Busca domiciliar sem mandado e sem consentimento é nula, reafirma STF
Em de 9 de abril, o STF reafirmou jurisprudência fundamental ao declarar nula a entrada em domicílio sem mandado e sem consentimento válido. A decisão fortalece a proteção da casa como espaço inviolável e combate a práticas abusivas que atingem, quase sempre, os mesmos corpos e territórios.
STJ decide reavaliar critérios de “fundada suspeita” em ações policiais
Também em 9 de abril, o STJ anunciou reavaliação dos parâmetros utilizados para justificar abordagens policiais com base em “fundadas suspeitas”. Trata-se de um avanço necessário diante do uso indiscriminado desse argumento como pretexto para práticas racistas, autoritárias e ilegais.
Congresso aumenta pena para crimes contra juízes e membros do MP
No dia 8 de abril, o Congresso Nacional aprovou o aumento das penas em casos de homicídio ou lesão contra magistrados e membros do Ministério Público.
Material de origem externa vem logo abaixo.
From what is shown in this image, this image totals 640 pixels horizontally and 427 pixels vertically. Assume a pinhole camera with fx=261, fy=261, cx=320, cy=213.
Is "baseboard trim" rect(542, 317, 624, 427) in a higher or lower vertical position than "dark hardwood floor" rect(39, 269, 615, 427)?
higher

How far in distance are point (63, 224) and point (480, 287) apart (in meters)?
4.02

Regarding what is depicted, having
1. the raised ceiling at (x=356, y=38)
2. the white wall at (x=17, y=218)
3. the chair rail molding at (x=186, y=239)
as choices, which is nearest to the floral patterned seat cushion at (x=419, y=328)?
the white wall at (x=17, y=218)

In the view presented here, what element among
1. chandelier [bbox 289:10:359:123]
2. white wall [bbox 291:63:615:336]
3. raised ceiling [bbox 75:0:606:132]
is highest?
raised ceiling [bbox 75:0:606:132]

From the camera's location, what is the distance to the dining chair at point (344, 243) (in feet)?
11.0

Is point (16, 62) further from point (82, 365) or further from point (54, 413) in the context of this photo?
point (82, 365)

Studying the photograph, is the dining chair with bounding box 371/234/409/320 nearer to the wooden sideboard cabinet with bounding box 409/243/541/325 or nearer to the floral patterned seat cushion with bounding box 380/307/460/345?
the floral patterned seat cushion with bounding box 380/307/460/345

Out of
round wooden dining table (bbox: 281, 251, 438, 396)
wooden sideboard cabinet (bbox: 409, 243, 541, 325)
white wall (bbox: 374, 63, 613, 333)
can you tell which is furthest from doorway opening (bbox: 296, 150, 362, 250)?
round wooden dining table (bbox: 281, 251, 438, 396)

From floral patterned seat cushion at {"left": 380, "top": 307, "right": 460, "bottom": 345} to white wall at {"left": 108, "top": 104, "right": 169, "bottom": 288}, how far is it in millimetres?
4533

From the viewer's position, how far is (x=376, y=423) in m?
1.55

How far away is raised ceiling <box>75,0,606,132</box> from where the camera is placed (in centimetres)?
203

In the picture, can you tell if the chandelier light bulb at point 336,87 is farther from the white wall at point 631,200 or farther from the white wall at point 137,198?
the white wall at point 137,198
Embora a proteção institucional seja legítima, a medida revela um viés corporativista que contrasta com a omissão do Estado frente à violência cotidiana contra a população comum.
STJ reconhece “pesca probatória” e anula provas contra médica acusada
Por fim, no mesmo 8 de abril, o STJ anulou provas colhidas contra uma médica acusada de antecipar mortes em hospital público, ao reconhecer que houve “pesca probatória” – uma devassa generalizada sem foco, violando a legalidade e a presunção de inocência. O caso reforça a importância de limites rigorosos à atuação estatal.
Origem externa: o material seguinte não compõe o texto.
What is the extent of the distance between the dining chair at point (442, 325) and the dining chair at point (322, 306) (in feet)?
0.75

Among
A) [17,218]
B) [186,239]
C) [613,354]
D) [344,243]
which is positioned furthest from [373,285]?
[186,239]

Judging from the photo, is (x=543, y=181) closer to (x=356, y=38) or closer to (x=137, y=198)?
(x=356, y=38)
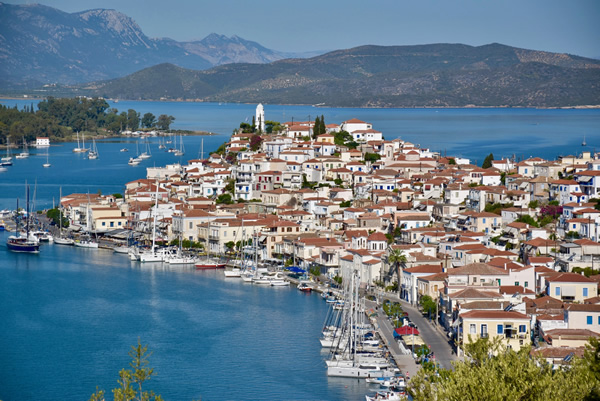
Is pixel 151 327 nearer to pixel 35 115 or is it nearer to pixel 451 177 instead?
pixel 451 177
Entre o Direito e o espetáculo punitivo, é preciso escolher um lado
As decisões da semana, portanto, nos colocam diante de uma bifurcação: ou reafirmamos o Estado Democrático de Direito, com suas garantias, seus limites e sua dignidade, ou legitimamos o arbítrio e o espetáculo punitivo. Atuo todos os dias na fronteira entre essas escolhas – nos tribunais, na academia, na gestão pública. E, como jurista, sigo acreditando: o Direito não é vingança. É razão, é método, é limite. E, sobretudo, é civilização.